* **Problems to solve**:
[1] In the text on Jonathan and David, who was the sister of Jonathan who forsook David?
[2] Turn the stretch of the records from the line containing "At what distance" through the end of the records into a JSON list of strings, with one string per line and blank lines left out.

### Extract to read ###

The example of Lincoln and Speed makes me think of the biblical relationship of Jonathan and David.
Jonathan and David’s relationship was characterized by a loving friendship, with their souls knit together in shared values, mutual admiration, and bonded in covenant to one another.
1 Samuel 18:1-4 documents how Jonathan received David into the ranks of the Israelite army, into the palace, into the family as his brother-in-law, and with the deepest sense of true brotherhood. As the story unfolds, we see how Jonathan worked to keep David safe from the murderous attempts from his father King Saul. How remarkable it is for Jonathan to stand in the gap for David in this fashion.
Ultimately, Jonathan’s sister Michal forsook David, but Jonathan held true to his covenantal relationship, which is amazing since David was anointed to become the next king instead of prince Jonathan. Upon hearing the news of Saul and Jonathan’s demise in battle, David expressed this deeply emotional lament:
How the mighty have fallen
in the midst of the battle!
Jonathan lies slain upon your high places.
I am distressed for you, my brother Jonathan;
greatly beloved were you to me;
your love to me was wonderful,
passing the love of women.
(2 Samuel 1:25-26 NRSV)
The selfless, spiritual friendship we see on display with Jonathan and David is evidence of God’s presence in the lives of these two men. I would suggest that Abraham Lincoln and Joshua Speed were also a living extension of the love of God present in their bond of friendship. These examples of brotherly affection, deep commitment to one another and genuine honoring of one another hold out great hope for how relationships can be.
I have been richly blessed with true friends at all stages of my life. For many people in leadership, be they presidents of countries or pastors of churches, they often experience a great deal of loneliness. For any of our GCI leaders who may feel alone and discouraged, I recommend that you show yourself friendly and give attention to forming some meaningful relationships. You will be glad that you did.

### Extracted information ###

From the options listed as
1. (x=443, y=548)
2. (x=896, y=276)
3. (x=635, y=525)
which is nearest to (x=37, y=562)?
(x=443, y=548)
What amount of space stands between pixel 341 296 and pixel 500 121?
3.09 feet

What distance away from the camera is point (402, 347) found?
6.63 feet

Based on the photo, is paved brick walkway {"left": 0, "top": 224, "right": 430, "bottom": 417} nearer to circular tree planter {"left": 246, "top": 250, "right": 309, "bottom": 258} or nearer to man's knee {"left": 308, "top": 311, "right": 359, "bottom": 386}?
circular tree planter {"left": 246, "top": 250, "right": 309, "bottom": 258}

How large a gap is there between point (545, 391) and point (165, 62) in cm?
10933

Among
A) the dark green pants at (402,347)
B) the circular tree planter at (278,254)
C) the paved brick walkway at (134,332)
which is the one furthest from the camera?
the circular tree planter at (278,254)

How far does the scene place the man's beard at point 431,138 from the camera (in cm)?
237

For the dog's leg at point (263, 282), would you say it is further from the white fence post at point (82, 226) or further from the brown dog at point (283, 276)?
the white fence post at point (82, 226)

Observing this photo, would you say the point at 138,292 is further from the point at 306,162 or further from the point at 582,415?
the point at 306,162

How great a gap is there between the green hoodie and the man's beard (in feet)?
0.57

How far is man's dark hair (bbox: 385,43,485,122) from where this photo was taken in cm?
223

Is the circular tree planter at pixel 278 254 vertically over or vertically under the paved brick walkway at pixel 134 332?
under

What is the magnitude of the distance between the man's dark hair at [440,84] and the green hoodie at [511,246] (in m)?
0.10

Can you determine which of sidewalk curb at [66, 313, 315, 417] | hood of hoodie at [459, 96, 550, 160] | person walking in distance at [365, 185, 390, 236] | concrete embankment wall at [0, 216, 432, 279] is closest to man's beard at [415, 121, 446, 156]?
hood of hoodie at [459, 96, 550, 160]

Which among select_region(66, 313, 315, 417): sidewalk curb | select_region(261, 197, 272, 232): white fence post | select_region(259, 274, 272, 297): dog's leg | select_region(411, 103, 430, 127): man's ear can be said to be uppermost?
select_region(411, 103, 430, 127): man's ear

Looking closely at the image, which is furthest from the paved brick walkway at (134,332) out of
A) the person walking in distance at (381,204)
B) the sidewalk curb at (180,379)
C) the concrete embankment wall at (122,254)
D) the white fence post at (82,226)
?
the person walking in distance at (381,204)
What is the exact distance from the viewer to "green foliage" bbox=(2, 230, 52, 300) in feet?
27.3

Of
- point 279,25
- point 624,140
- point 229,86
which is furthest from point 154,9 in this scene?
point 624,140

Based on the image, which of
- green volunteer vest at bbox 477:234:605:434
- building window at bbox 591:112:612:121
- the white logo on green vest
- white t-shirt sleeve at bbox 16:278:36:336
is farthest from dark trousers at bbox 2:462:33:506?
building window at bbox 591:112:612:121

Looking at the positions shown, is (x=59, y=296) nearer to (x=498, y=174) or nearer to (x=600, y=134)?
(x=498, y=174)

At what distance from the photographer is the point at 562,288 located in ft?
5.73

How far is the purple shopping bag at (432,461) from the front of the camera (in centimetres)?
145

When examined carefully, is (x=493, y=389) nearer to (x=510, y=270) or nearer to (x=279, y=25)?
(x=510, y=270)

###

* **Answers to the problems**:
[1] Michal

[2]
[
  "At what distance from the photographer is the point at 562,288 located in ft?",
  "5.73",
  "How far is the purple shopping bag at (432,461) from the front of the camera (in centimetres)?",
  "145",
  "When examined carefully, is (x=493, y=389) nearer to (x=510, y=270) or nearer to (x=279, y=25)?",
  "(x=510, y=270)"
]